STATED GOAL >>
Copy the lines below, starting with the line that contains "In the photograph, how" and continuing through the last line, with both ends included.

Spatial data with pictures
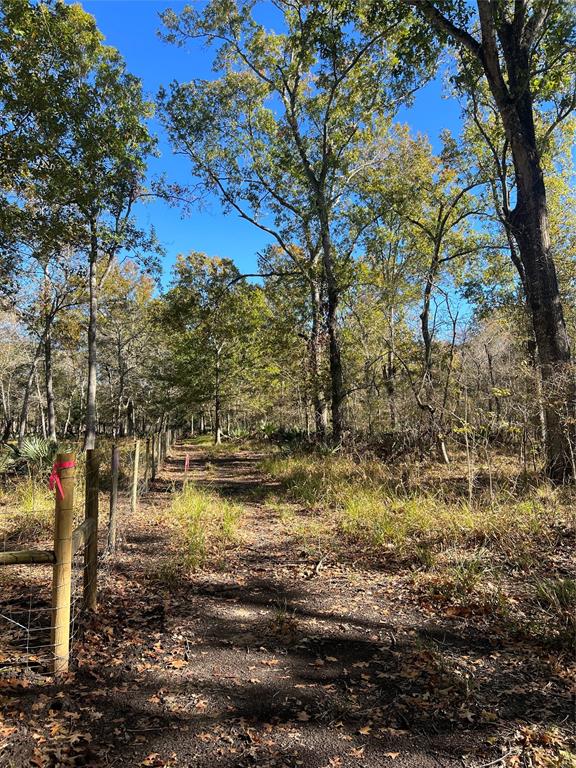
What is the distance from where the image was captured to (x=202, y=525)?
6941 mm

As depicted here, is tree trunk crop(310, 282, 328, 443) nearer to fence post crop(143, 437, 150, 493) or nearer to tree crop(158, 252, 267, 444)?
tree crop(158, 252, 267, 444)

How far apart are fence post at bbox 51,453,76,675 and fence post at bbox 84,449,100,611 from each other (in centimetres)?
60

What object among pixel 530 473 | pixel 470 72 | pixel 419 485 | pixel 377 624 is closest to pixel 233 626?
pixel 377 624

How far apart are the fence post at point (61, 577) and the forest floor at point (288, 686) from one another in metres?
0.16

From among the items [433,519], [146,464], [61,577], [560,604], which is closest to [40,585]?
[61,577]

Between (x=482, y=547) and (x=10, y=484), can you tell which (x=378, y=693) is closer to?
(x=482, y=547)

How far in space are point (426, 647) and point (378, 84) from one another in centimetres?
1541

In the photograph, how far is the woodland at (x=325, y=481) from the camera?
2.83 m

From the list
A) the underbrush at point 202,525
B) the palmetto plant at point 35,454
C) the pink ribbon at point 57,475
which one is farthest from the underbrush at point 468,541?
the palmetto plant at point 35,454

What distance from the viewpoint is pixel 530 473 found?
7.83 metres

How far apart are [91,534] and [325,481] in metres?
6.58

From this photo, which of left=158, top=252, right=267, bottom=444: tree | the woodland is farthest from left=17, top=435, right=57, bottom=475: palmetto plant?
left=158, top=252, right=267, bottom=444: tree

OUTPUT OF THE EXERCISE >>
In the photograph, how far is the woodland at (x=325, y=481) from the camera?
2.83 m

From the list
A) the underbrush at point 202,525
B) the palmetto plant at point 35,454
C) the pink ribbon at point 57,475
which one is farthest from the underbrush at point 468,541?
the palmetto plant at point 35,454

What distance from the viewpoint is pixel 530 473 found?
7.83 metres

How far apart are [91,534] and [325,481] in metres?
6.58

From this photo, which of left=158, top=252, right=267, bottom=444: tree | the woodland is farthest from left=17, top=435, right=57, bottom=475: palmetto plant?
left=158, top=252, right=267, bottom=444: tree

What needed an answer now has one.